During these stressful times, Facebook and other social media have become all-too-accessible pastimes. It’s easy to get caught up in the breathless nonsense, myth and unsubstantiated proclamations that seems to dominate Facebook – especially now. In a recent article and study, Martin Graff, Ph.D., asks, “Do you crave Facebook likes?” People tell me all the time: “The attention I get from social media is important to me,” or, “I consider someone to be popular based on the number of ‘likes’ they get in social media.” If you use social media, do you consider these statements to be accurate descriptions of you, or are you not concerned or influenced by such things?
I believe it’s not really about social media itself. Psychology and self-esteem were relevant before social media, and they will still be relevant when and if social media eventually passes away and is replaced by some other technology.
People use social media in different ways. If you need validation for yourself, then you will likely depend more on social media for that validation than you otherwise would. Social media does not cause your lack of self-validation; it can, however, serve as an excuse, delay or distraction, sort of like a drug, from the fact that you don’t validate yourself in the first place.

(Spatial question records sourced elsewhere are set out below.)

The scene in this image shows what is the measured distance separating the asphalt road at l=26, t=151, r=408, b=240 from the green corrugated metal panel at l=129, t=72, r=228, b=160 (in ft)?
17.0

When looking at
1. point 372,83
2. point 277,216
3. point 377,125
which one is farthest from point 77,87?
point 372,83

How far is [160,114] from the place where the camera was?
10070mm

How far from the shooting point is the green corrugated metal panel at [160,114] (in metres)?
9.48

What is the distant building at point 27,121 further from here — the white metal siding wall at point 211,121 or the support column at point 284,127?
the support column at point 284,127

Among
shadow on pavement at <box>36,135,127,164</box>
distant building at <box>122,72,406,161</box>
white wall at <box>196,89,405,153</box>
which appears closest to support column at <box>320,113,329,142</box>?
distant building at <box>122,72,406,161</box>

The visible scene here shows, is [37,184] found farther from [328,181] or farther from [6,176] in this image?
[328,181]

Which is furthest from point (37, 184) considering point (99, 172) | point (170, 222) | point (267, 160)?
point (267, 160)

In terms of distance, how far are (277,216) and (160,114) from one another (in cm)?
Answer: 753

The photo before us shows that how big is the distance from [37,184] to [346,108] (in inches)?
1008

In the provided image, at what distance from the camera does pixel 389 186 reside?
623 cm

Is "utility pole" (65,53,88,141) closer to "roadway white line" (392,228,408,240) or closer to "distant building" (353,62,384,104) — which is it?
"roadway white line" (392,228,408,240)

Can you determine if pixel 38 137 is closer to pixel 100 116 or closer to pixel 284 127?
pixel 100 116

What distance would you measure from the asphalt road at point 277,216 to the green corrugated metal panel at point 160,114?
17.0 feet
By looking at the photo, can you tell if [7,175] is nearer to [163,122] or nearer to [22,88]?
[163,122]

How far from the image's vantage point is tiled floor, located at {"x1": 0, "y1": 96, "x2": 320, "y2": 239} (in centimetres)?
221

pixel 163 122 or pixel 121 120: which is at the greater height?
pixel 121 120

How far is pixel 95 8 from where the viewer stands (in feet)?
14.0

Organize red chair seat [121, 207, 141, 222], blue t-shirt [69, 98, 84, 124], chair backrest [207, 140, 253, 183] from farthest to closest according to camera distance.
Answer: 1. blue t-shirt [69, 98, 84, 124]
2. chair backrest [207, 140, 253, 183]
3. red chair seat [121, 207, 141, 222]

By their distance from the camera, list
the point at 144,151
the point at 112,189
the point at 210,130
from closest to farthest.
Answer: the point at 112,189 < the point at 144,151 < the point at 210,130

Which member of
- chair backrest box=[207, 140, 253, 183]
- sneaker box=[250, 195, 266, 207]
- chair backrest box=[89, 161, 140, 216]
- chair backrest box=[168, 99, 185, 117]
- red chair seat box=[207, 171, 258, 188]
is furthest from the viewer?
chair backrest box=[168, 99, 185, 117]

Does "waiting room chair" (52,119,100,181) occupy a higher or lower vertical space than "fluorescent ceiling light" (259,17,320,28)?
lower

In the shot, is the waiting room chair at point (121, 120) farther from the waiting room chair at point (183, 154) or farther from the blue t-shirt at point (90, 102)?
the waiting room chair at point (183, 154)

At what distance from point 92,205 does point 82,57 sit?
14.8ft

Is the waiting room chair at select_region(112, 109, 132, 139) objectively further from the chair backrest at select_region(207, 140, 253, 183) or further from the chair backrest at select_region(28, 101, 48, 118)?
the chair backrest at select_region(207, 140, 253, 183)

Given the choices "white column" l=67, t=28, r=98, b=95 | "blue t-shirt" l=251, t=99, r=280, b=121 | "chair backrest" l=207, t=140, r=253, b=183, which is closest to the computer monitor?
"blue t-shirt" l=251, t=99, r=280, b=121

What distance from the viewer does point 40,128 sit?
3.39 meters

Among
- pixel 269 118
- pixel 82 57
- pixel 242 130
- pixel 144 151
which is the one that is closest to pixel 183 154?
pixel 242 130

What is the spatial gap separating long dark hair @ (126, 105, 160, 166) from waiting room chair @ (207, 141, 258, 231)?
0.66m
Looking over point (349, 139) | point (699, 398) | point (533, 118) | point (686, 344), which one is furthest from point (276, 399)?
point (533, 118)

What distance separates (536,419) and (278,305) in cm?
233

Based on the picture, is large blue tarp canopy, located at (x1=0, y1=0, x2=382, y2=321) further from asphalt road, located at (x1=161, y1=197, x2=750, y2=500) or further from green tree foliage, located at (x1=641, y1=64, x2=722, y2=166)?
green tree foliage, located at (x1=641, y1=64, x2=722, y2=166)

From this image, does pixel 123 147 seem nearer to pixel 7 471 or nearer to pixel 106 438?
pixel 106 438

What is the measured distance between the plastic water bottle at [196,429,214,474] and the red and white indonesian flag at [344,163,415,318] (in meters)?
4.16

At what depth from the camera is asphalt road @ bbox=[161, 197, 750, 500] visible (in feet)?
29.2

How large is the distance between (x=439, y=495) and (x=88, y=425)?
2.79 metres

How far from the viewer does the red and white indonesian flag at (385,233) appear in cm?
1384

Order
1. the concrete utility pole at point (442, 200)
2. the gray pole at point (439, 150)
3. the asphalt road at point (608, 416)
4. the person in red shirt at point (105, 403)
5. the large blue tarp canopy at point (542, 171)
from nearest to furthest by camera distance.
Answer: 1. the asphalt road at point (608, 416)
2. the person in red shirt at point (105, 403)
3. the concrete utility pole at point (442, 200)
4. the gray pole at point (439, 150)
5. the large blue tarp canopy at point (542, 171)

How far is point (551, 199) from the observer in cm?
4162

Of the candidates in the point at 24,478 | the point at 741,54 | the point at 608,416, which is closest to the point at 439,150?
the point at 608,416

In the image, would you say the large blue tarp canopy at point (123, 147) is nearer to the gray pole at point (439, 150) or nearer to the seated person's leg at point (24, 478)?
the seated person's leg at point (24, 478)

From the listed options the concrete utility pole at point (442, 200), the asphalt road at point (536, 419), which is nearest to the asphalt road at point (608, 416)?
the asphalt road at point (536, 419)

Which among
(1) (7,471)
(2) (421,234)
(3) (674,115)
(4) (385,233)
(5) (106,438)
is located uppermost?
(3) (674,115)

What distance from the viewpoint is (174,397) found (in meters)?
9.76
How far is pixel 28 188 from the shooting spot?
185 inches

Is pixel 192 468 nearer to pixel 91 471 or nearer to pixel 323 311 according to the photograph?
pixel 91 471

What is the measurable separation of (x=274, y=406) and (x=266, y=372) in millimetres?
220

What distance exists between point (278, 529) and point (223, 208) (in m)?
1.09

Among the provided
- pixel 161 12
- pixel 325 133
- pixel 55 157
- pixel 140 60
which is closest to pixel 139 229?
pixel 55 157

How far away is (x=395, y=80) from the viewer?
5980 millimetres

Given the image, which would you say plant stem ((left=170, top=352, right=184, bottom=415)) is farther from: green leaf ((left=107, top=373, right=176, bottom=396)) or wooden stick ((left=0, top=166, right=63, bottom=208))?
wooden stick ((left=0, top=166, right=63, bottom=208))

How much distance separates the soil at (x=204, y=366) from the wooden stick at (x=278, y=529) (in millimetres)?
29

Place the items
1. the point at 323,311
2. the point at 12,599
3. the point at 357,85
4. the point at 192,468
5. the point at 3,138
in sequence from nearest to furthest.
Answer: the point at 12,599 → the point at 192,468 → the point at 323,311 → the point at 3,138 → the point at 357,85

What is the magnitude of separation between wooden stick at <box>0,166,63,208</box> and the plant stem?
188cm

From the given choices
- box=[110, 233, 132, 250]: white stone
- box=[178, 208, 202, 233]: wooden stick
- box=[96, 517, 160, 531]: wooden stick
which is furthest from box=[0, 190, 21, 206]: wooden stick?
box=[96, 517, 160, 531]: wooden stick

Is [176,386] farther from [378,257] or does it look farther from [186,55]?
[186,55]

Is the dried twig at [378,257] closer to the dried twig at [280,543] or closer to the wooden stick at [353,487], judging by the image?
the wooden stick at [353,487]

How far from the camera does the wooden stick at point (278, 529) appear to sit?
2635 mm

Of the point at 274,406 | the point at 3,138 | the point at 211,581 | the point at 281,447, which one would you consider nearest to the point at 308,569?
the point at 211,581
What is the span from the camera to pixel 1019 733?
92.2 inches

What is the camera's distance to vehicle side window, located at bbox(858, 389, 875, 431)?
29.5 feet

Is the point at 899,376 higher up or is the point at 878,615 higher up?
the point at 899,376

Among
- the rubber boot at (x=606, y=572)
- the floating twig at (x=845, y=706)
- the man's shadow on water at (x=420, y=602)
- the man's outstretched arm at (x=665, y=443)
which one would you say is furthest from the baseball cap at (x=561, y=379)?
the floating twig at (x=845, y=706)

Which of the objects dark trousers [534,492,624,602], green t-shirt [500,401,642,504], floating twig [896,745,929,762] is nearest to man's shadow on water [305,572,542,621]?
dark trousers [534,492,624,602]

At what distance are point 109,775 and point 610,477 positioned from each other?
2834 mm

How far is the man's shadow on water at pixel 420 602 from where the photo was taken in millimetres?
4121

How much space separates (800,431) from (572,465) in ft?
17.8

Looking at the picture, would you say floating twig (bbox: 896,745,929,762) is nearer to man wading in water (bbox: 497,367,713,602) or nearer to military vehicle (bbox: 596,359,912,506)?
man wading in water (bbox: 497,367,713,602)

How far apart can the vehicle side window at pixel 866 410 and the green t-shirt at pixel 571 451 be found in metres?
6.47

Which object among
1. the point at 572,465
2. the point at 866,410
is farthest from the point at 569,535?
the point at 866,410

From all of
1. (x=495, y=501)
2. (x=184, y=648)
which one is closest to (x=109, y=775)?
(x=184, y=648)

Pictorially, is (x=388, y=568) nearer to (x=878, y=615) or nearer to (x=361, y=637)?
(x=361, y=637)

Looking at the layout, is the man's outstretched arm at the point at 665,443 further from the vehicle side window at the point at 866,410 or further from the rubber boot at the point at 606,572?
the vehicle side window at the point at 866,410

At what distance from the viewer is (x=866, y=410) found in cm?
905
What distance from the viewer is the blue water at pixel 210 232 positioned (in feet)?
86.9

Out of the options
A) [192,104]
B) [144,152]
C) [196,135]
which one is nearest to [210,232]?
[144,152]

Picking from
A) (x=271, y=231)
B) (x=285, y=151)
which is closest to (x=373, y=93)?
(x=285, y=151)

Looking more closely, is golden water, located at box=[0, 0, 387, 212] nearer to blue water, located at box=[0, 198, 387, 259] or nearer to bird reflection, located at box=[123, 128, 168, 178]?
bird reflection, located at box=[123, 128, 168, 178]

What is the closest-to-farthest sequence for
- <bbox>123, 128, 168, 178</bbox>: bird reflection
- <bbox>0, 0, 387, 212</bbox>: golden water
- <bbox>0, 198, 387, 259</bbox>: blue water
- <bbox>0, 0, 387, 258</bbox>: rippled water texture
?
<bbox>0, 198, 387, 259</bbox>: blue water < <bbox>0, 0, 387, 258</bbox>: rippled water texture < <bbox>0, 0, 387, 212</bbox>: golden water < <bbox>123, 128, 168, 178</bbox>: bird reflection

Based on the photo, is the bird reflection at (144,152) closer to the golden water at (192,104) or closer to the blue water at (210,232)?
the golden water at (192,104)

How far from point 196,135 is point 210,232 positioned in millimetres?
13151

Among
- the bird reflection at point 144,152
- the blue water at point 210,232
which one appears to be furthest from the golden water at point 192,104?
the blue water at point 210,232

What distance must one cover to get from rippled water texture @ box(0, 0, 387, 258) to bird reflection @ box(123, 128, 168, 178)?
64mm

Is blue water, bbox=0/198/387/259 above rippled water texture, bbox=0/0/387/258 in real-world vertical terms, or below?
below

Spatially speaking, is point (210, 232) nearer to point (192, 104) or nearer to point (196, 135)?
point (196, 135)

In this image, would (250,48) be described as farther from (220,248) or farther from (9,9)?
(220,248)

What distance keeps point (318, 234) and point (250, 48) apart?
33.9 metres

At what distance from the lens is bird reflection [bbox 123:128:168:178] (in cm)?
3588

Validation is more of an emotionally held conviction than anything deliberate and conscious, and it’s closely related to self-esteem. Self-esteem is basically a sense that you are fundamentally fit for life and existence, and that you deserve the honestly earned fruits of your labor. Validation differs slightly in that it refers more to the method by which you know things, combined with your personal confidence in using that method. If you have self-esteem, then you feel confident about knowing reality through the reasoning, thinking and sensory processes of your mind. “My observations have merit. My reasoning process is plausible and trustworthy.” You don’t necessarily say this to yourself, but you feel it on a deep level.
It’s not just a matter of trusting your own reasoning. It’s a matter of trusting reasoning as such. Reason is man’s tool of survival. It’s how people know things. Every invention I value or admire — my clothing, my computer, my running water, my car — came about because of someone’s reasoning and thinking, applied to productive action. When you trust reasoning as such, the psychological stage is set to trust your own reasoning.
Children who are neither taught the value and power of reason, nor provided with the skills to reason for themselves will not develop a strong sense of self-esteem as adults, unless they find other ways to acquire it on their own. As a result, they will tend to look elsewhere for validation of reality. In extreme cases, they might fall prey to cults or substance abuse. Or, perhaps less extreme though on the same faulty principle, they will be prone to what “significant others” say is true or right. They might care first and foremost about the opinions of their peers, their town, the culture, “society” or a supernatural entity, secular or entertainment “authorities.” Whatever combination of others it involves, it has little or nothing to do with their own validation/evaluation of truth and reality.
Social media, in such a context, can therefore become a crutch. It can become a way to replace or compensate for authentic, confident self-validation. “Oh, look,” is the unexpressed feeling. “I have lots of friends on Facebook. Lots of people like my picture, or what I’m doing. I must be on the right track.” To someone with authentic self-esteem, it would never occur to them to think or feel this way.
Intellectually self-sufficient individuals do not need this kind of validation. They might enjoy some of it, or they might eschew it altogether; but they do not require it in order to feel good about themselves. Why? Because they have full confidence in their own reasoning, judging, evaluating and critically thinking minds to know what’s true – with or without the approval of others. At most, social media is simply a way of connecting with other people, rather than a psychological crutch for those who desperately crave validation.